The configuration file must contain the following information:
#=============================================================================
#
# ASCOLLA Activity Sequence Analyzer
# ----------------------------------
#
# Sample configuration file
#
#=============================================================================
# The path to the input file
# (mandatory)
input_file = /path/to/input/file/
# The path to the output directory
# (optional, defaults to the same directory as the input file)
output_dir = /path/to/output/directory/
# The path to the directory where intermediate files are stored
# (optional, defaults to the system's default temporary directory)
temp_dir = /path/to/temp/directory/
# Controls whether intermediate files are kept of deleted at the end
# (optional, default value is true)
keep_intermediate_files = true
# Controls whether intermediate files should be time-stamped
# (optional, defaults to true)
timestamp_files = true
# Hint mode
# (optional, default value is 0)
hint_mode = 0
# Minimum number of clusters to try
# (mandatory)
clusters.min = 2
# Maximum number of clusters to try
# (mandatory)
clusters.max = 20
# The activity model attributes to use when clustering
# (mandatory)
attributes.all = STUDENT, PROBLEM, COMPLETED, PRIOR_PROB_0, PRIOR_PROB_1, PRIOR_PROB_3, PRIOR_PROB_4, PRIOR_PROB_5, TRANS_PROB_0_0, TRANS_PROB_0_1, TRANS_PROB_0_2, TRANS_PROB_0_3, TRANS_PROB_0_4, TRANS_PROB_0_5, TRANS_PROB_0_6, TRANS_PROB_1_0, TRANS_PROB_1_1, TRANS_PROB_1_2, TRANS_PROB_1_3, TRANS_PROB_1_4, TRANS_PROB_1_5, TRANS_PROB_1_6, TRANS_PROB_2_0, TRANS_PROB_2_1, TRANS_PROB_2_2, TRANS_PROB_2_3, TRANS_PROB_2_4, TRANS_PROB_2_5, TRANS_PROB_2_6, TRANS_PROB_3_0, TRANS_PROB_3_1, TRANS_PROB_3_2, TRANS_PROB_3_3, TRANS_PROB_3_4, TRANS_PROB_3_5, TRANS_PROB_3_6, TRANS_PROB_4_0, TRANS_PROB_4_1, TRANS_PROB_4_2, TRANS_PROB_4_3, TRANS_PROB_4_4, TRANS_PROB_4_5, TRANS_PROB_4_6, TRANS_PROB_5_0, TRANS_PROB_5_1, TRANS_PROB_5_2, TRANS_PROB_5_3, TRANS_PROB_5_4, TRANS_PROB_5_5, TRANS_PROB_5_6, TRANS_PROB_6_0, TRANS_PROB_6_1, TRANS_PROB_6_2, TRANS_PROB_6_3, TRANS_PROB_6_4, TRANS_PROB_6_5, PERC_STEPS_UNFINISHED, PERC_HELP_STEP, PERC_HELP_H0, PERC_HELP_H1, PERC_HELP_H2, PERC_HELP_H3, PERC_INCORRECT
# The activity model attributes to use when clustering that are nominal
# (mandatory)
attributes.nominal = STUDENT,PROBLEM, COMPLETED
# The weights for student and problem entropy, variance and prediction error
# (optional, value of each defaults to 1.0 if not specified)

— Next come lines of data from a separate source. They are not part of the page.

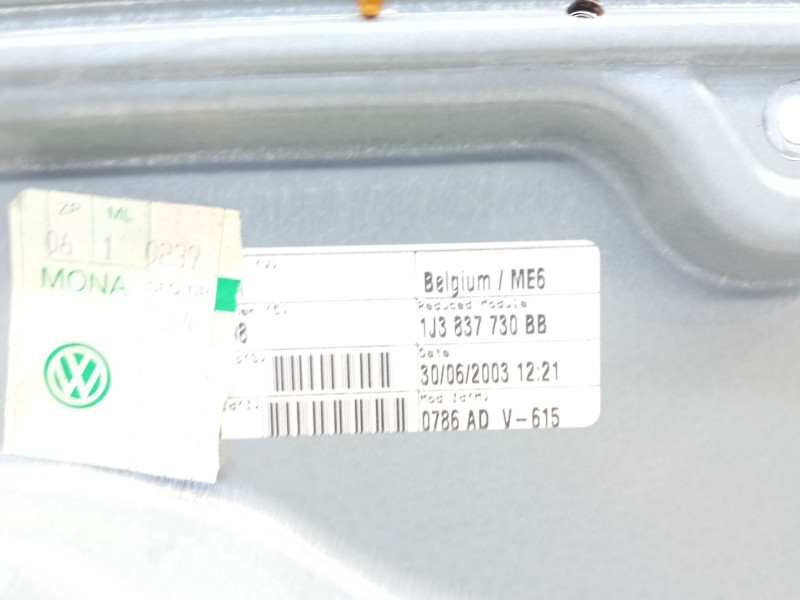 Recambio de elevalunas delantero derecho para volkswagen golf iv (1j1) 1.9 tdi referencia OEM IAM 1J3837730  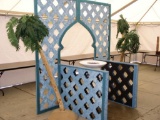 Arabian Gazebo & Dish Fountain and stand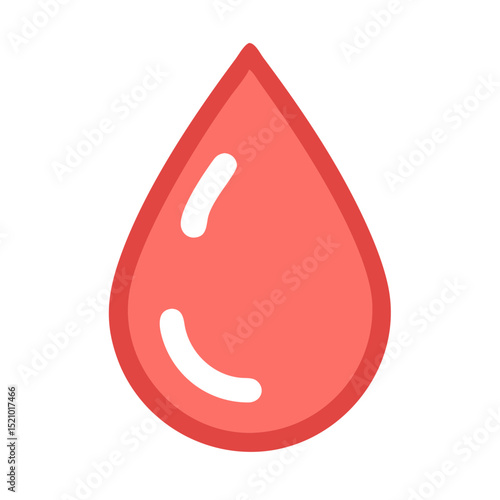 Ícone de gota de sangue – ilustração vetorial, PNG e SVG

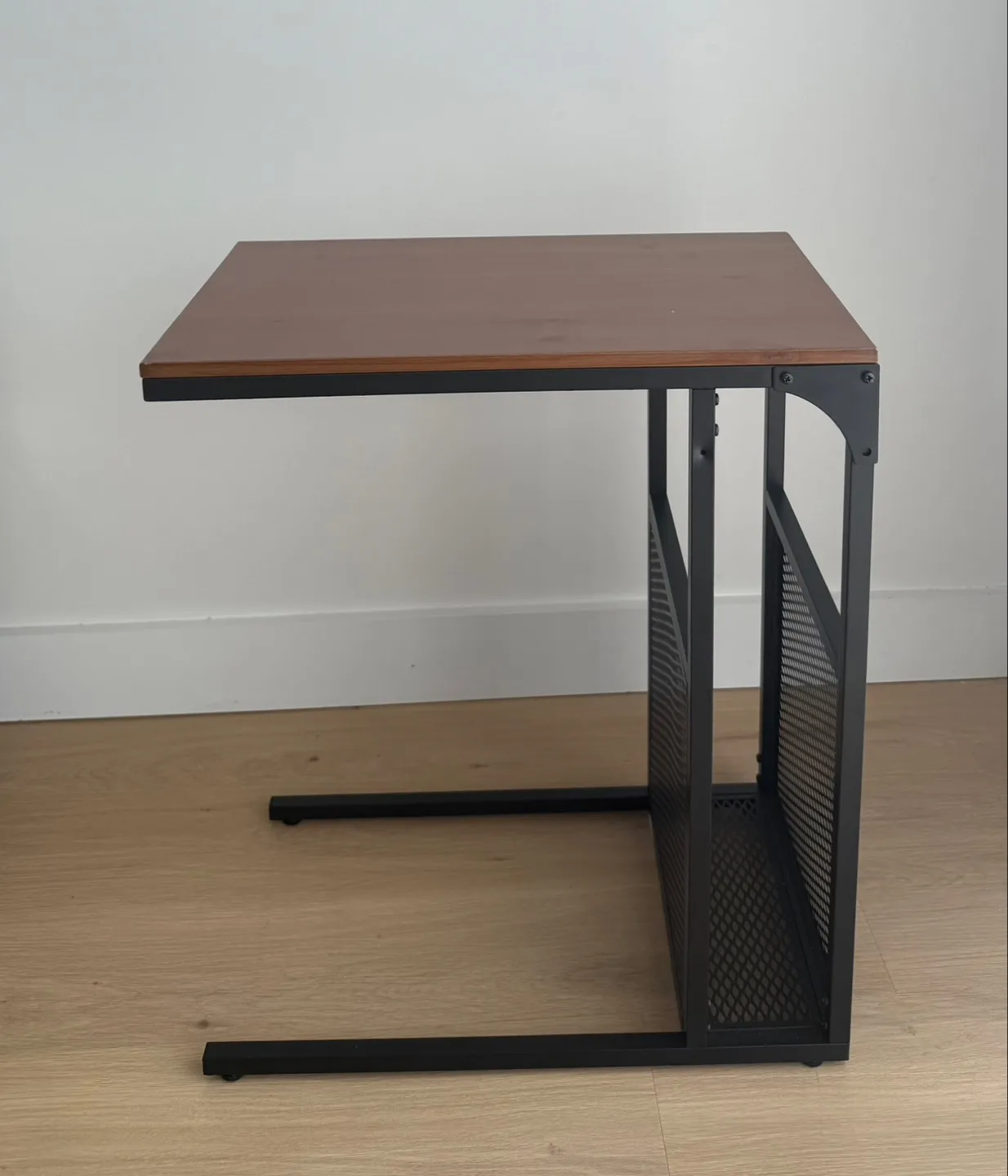 Brown & Black Metal End Table thumbnail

weight.student_entropy = 1.0
weight.problem_entropy = 1.0
weight.standard_deviation = 1.0
weight.prediction_error = 1.0
# Whether detailed output for the clustering should be included in the results' file
# (optional, default is true)
detailed_output = true
#=============================================================================
References
Koedinger, K.R., Baker, R.S.J.d., Cunningham, K., Skogsholm, A., Leber, B. and Stamper, J.: A Data Repository for the EDM community: The PSLC DataShop. Handbook of Educational Data Mining, 2010.
VanLehn, K., Lynch, C., Schulze, K., Shapiro, J.A., Shelby, R.H., Taylor, L., Treacy, D., Weinstein, A., and Wintersgill, M.: The Andes Physics Tutoring System: Lessons Learned. International Journal of Artificial Intelligence in Education 15(3), 2005.
Köck, M., and Paramythis, A.: Activity Sequence Modelling and Dynamic Clustering for Personalized E-Learning. User Modeling and User-Adapted Interaction, 2011.